Scientists at the Bakersmith Astronomy Laboratory in Yuba City, California were excited this summer when they finished building the world’s most powerful telescope: the Paladin 3000-K.

“It’s always great to get a new piece of equipment,” said Laura Furness, the lab’s director. “We went right to work with it.”

The “Pal”

The “Pal,” as it’s commonly known, was switched on during the first week of August. “Our first target was Mars,” Furness said. “It’s close enough to see clearly, and we’ve always been fascinated with it.”


Last week Bakersmith made a shocking discovery about the red planet. “The first thing we saw was a landmass that looked like the United States,” Furness said. “We zoomed in and saw a city like Yuba City, then a building like our building, and then a telescope, like our telescope. There was a woman standing next to it. She looked familiar. When I waved, she waved back. That’s when it hit me.”
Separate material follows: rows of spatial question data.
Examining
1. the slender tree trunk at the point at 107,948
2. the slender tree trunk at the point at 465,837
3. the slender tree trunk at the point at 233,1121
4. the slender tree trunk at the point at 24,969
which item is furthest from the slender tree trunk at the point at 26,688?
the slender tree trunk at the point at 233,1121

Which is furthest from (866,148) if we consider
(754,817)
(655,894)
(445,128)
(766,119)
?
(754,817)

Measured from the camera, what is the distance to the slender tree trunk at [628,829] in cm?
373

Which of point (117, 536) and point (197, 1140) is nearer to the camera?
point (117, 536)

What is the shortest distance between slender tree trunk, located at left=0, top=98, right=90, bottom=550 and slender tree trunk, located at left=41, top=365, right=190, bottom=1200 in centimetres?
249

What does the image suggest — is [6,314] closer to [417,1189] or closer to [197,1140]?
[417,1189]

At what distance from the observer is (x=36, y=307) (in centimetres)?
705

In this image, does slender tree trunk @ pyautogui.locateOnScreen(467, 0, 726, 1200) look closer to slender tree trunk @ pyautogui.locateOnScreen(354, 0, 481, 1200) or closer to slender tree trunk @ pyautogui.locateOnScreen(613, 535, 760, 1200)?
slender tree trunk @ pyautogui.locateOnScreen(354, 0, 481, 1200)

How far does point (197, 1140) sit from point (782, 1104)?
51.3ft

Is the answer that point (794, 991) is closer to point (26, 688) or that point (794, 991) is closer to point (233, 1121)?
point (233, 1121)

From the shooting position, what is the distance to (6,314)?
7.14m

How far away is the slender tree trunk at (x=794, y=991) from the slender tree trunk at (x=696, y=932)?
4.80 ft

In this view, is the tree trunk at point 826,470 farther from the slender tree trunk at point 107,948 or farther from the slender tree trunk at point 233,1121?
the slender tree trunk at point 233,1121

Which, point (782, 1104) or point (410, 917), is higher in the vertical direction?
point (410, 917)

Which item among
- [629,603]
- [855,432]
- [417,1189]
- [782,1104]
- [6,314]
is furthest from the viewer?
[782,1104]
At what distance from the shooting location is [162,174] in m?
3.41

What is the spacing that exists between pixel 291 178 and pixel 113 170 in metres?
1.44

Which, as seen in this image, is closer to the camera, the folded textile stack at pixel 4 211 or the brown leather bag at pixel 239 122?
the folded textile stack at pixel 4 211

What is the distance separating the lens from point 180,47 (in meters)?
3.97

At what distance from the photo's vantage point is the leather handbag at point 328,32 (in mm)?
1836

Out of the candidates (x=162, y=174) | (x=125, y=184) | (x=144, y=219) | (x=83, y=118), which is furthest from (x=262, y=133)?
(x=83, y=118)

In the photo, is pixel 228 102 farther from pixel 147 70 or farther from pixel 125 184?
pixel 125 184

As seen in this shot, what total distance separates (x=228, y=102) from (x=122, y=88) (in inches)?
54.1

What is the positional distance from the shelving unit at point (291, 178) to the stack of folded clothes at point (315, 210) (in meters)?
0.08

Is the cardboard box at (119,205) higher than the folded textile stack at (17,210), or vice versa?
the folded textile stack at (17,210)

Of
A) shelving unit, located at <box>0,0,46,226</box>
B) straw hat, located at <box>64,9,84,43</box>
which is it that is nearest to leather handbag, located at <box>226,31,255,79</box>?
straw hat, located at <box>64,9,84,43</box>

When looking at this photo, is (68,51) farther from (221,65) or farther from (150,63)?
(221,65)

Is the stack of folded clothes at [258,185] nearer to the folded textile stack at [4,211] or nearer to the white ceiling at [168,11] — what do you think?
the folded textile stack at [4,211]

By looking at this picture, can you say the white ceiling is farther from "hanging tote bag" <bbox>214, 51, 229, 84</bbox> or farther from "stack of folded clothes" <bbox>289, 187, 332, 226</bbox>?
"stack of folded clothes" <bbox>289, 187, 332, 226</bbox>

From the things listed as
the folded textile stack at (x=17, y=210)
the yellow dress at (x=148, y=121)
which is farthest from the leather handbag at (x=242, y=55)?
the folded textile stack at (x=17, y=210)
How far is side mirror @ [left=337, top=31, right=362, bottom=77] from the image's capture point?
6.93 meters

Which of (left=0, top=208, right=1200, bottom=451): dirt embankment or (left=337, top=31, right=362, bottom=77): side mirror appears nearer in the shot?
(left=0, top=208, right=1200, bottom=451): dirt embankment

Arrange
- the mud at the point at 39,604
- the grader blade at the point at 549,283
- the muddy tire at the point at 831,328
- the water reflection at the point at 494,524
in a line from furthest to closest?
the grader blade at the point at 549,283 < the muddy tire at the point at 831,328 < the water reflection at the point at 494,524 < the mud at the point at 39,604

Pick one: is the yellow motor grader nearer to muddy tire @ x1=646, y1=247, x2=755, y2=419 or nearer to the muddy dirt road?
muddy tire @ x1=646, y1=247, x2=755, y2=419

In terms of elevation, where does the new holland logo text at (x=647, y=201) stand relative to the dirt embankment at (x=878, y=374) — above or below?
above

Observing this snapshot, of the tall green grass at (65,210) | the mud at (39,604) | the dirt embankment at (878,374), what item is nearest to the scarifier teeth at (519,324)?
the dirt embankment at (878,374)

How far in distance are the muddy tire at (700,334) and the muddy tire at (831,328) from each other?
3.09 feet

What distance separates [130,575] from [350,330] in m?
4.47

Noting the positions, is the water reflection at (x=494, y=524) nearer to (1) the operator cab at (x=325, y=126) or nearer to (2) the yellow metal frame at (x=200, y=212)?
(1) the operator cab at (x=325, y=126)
Furness and her scientists soon realized that what they thought was Mars, and what astronomers have thought was Mars at least since Christian Huygens peered through a telescope in 1659, was the earth reflected through a giant floating space mirror.

“Wavelengths make it look red,” Furness said. “And space dust has, until now, made it hard for people to see the reflection clearly.”


Since the discovery was announced, the lab has been flooded with visits by celebrities and other luminaries wanting to look through the Pal and find out the truth about Mars. “Matt Damon dropped by,” Furness said. “He was in that Mars movie, and did lots of research, so he was a little defensive, but as soon as he waved and saw his reflection wave, he was on board.” Other celebrities had different ideas. “Kylie Jenner had her people make a special camera to fit around the eyepiece so she could take a picture of her reflection,” Furness said. “It’s a new kind of selfie. When she left, all the younger scientists in the lab all started doing it.”

An intensive examination of the surface of what was previously thought of as Mars has revealed that the planet is identical to Earth, though in mirror image, with a few key differences. “On reflection Mars,” Furness says, “there is no Vermont. That’s weird. The people from Vermont still exist, but they belong to neighboring states. Bernie Sanders is a Senator from Massachusetts. Oh, and certain flavors of soda are different. If we go very close-up on the menus of restaurants, we can see that there’s quite a bit more pineapple soda. That surprised us. Oh, and also dogs can talk, though we can’t yet hear what they are saying.”


Furness adds that after the Bakersmith group finishes its observations of “Mars,” which has now internally been renamed “Earth Reflection 1,” they will turn their attention to the other planets in our solar system. “Early data suggests that most of the other planets are also reflections in various hanging space mirrors,” Furness says. “Pluto probably looks small because the mirror is far away, and slightly convex. Jupiter looks gigantic because it’s a concave mirror. The famous red spot is just that: a spot on the mirror.”